EXERCISE OBJECTIVE: According to the profile of Firdaus Kharas, in which city was he born?

QUOTED PASSAGE:
=== Section Start ===
Kharas’ firsts in long-form television include the:
Firdaus Kharas is profiled in several publications including in many articles and Canadian Who’s Who.
He has been profiled over 500 times by the world’s press, from The New Yorker, Reader’s Digest, MacLean’s and The Atlantic magazines to Rush Limbaugh’s radio show and dozens of other media around the world in several languages. His methods, particularly his methodology of linguistic adaptation and ability to create mass communication across cultural boundaries have regularly been the subject of academic study by students. Kharas and his work are noted in many books and publications and his work is in the permanent collection of several museums including the Smithsonian Institution, the world’s largest.
Firdaus Kharas has been instrumental in strengthening the media industries in Holland, India, Malaysia, Singapore and South Africa, by creating original television series in each of those countries and by training thousands of media professionals on his projects. Kharas has conducted in-country research for his humanitarian projects including talking to hundreds of mass rape victims, children’s rights activists, torture survivors, and doctors in small villages coping with epidemics. He has visited animation studios in Asia, war zones in Central America, refugee camps in South-East Asia, and medical facilities, NGOs, and youth centers in Europe, Africa and Asia.
Kharas’ campaigns can be found in 390 language versions to date on the internet, including on the UN’s YouTube Channel. He has also appeared on television shows and radio programs in every continent.
A member of several high level Canadian trade missions, Kharas has discussed broadcasting and content policies with foreign government Ministers and senior officials from around the world. Kharas was instrumental in impetus for film and television co-production treaties between Canada and South Africa, Singapore and India.
Firdaus Kharas was born in Calcutta, India during its most turbulent period of social upheaval. He was first introduced to progressive causes by his mother who taught him the realities of disenfranchised people and at the age of eight was taken to Mother Teresa’s Home for the Dying. Kharas’ love for creative content began as a young boy when he started writing plays and acting in school productions. Not only a creative but also an intellectual, at age 17 he was the first recipient of the Rotary Club of Bombay’s international exchange-student scholarship.
Firdaus Kharas has been a Canadian citizen for over 40 years.
Prior to his present work in media content, Firdaus Kharas was Executive Director of the United Nations Association in Canada where, for his work he was awarded a United Nations Peace Medal by then UN Secretary-General Javier Perez de Cuellar. His focus then turned to refugees and he served as policy adviser to the Honourable Barbara McDougall, Canada’s Minister of Employment and Immigration, before being appointed Assistant Deputy Chairman of the Immigration and Refugee Board, where his mandate was the help clear up the backlog of more than 121,000 refugee claimants from 115 countries. In 1995 his desire to impact social problems drew him into the private sector, into media.
Firdaus Kharas authored a book on creativity published globally in 2020. Kharas has published over twenty widely-distributed papers and articles on international issues such as using mass communications, disarmament, development, international finance, and strengthening the UN system. He has also consulted to global corporations and the governments of developing countries such as Togo, and wrote a widely-used manual on Canadian immigration.
=== Section End ===
GIVEN RECORDS:
=== Section Start ===
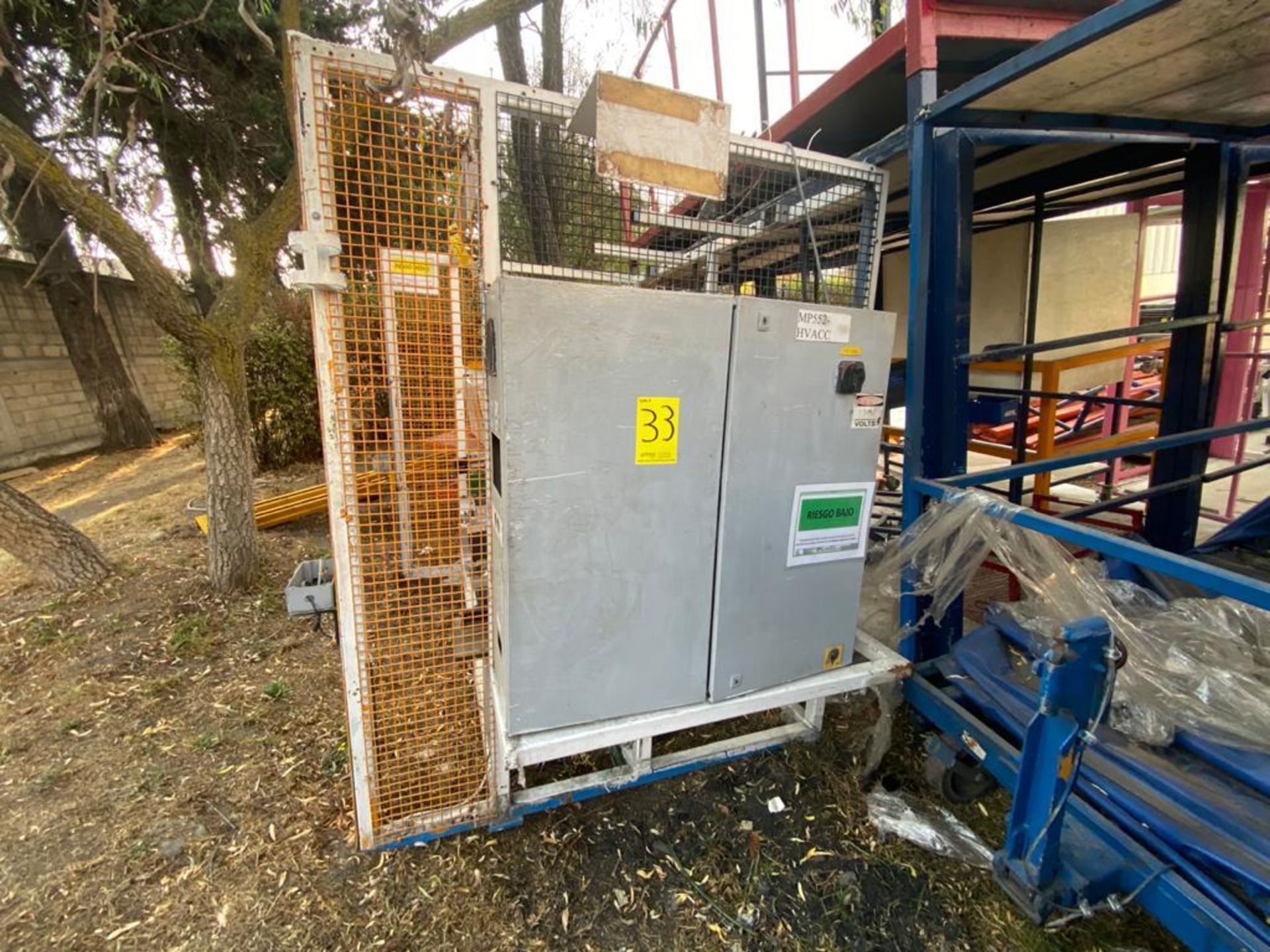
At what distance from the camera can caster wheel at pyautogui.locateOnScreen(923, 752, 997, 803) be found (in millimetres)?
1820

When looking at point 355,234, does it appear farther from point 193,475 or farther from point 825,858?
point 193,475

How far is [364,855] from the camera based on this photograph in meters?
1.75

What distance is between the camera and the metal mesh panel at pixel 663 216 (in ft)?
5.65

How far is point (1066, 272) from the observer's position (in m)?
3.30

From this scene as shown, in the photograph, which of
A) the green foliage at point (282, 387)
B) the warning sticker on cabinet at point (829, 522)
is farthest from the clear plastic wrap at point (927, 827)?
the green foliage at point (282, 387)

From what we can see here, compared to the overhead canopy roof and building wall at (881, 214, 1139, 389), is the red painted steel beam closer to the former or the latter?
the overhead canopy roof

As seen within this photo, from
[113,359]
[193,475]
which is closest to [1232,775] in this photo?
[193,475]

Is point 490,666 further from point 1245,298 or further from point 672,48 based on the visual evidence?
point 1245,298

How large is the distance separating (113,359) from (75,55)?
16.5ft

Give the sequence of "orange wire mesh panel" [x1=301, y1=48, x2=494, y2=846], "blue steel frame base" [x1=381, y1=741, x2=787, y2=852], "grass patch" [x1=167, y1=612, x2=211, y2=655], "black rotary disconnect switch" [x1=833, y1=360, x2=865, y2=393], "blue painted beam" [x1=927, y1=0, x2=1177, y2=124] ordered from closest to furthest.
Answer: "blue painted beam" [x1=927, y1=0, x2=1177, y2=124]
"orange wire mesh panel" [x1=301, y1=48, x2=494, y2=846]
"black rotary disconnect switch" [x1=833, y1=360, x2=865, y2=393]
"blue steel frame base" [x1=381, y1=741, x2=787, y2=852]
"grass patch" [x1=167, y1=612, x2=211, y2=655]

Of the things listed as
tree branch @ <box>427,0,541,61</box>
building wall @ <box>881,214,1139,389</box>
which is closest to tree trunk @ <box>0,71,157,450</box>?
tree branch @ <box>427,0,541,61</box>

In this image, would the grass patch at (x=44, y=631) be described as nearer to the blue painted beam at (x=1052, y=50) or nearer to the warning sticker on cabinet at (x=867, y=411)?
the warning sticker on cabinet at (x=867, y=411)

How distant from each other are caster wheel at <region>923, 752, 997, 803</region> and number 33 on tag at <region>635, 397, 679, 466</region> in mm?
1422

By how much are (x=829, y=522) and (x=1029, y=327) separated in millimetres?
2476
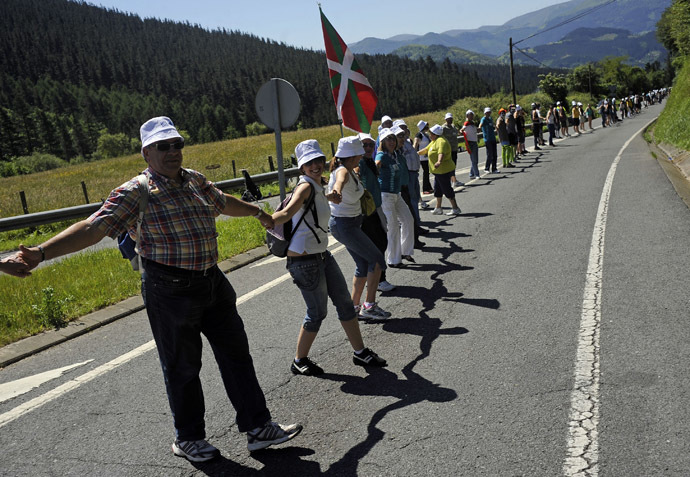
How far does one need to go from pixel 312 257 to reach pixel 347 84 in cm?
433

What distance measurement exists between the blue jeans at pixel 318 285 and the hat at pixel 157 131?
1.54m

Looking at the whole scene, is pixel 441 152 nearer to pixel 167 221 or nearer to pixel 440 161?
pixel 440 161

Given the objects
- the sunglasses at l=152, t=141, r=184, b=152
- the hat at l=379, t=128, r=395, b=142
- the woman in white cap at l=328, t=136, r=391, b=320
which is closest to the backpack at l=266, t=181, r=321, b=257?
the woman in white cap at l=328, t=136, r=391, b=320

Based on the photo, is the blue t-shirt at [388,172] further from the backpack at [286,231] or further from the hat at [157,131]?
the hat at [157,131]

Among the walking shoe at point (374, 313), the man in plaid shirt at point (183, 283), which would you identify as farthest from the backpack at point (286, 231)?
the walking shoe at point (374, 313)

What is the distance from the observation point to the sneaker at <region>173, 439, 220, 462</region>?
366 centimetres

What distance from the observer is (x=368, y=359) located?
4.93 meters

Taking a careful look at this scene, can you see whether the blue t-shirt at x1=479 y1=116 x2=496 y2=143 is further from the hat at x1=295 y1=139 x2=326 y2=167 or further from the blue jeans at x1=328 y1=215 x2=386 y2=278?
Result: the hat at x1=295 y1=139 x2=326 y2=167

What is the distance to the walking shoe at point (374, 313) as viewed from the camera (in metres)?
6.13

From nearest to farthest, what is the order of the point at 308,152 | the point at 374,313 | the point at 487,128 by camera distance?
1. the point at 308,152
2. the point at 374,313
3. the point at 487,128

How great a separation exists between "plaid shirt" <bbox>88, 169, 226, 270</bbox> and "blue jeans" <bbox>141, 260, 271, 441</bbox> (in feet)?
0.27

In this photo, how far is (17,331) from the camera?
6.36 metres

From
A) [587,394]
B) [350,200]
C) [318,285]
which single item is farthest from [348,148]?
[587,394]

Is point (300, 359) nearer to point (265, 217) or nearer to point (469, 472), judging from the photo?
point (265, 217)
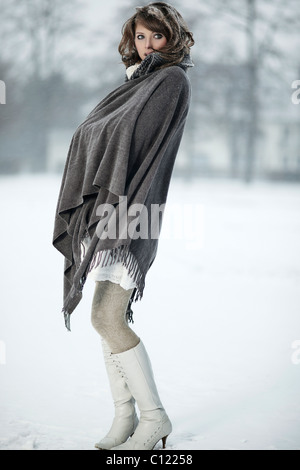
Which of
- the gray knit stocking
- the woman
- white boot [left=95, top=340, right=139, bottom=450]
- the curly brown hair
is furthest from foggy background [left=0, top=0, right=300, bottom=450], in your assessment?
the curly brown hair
=== Section End ===
EXERCISE RESPONSE: Calcutta, India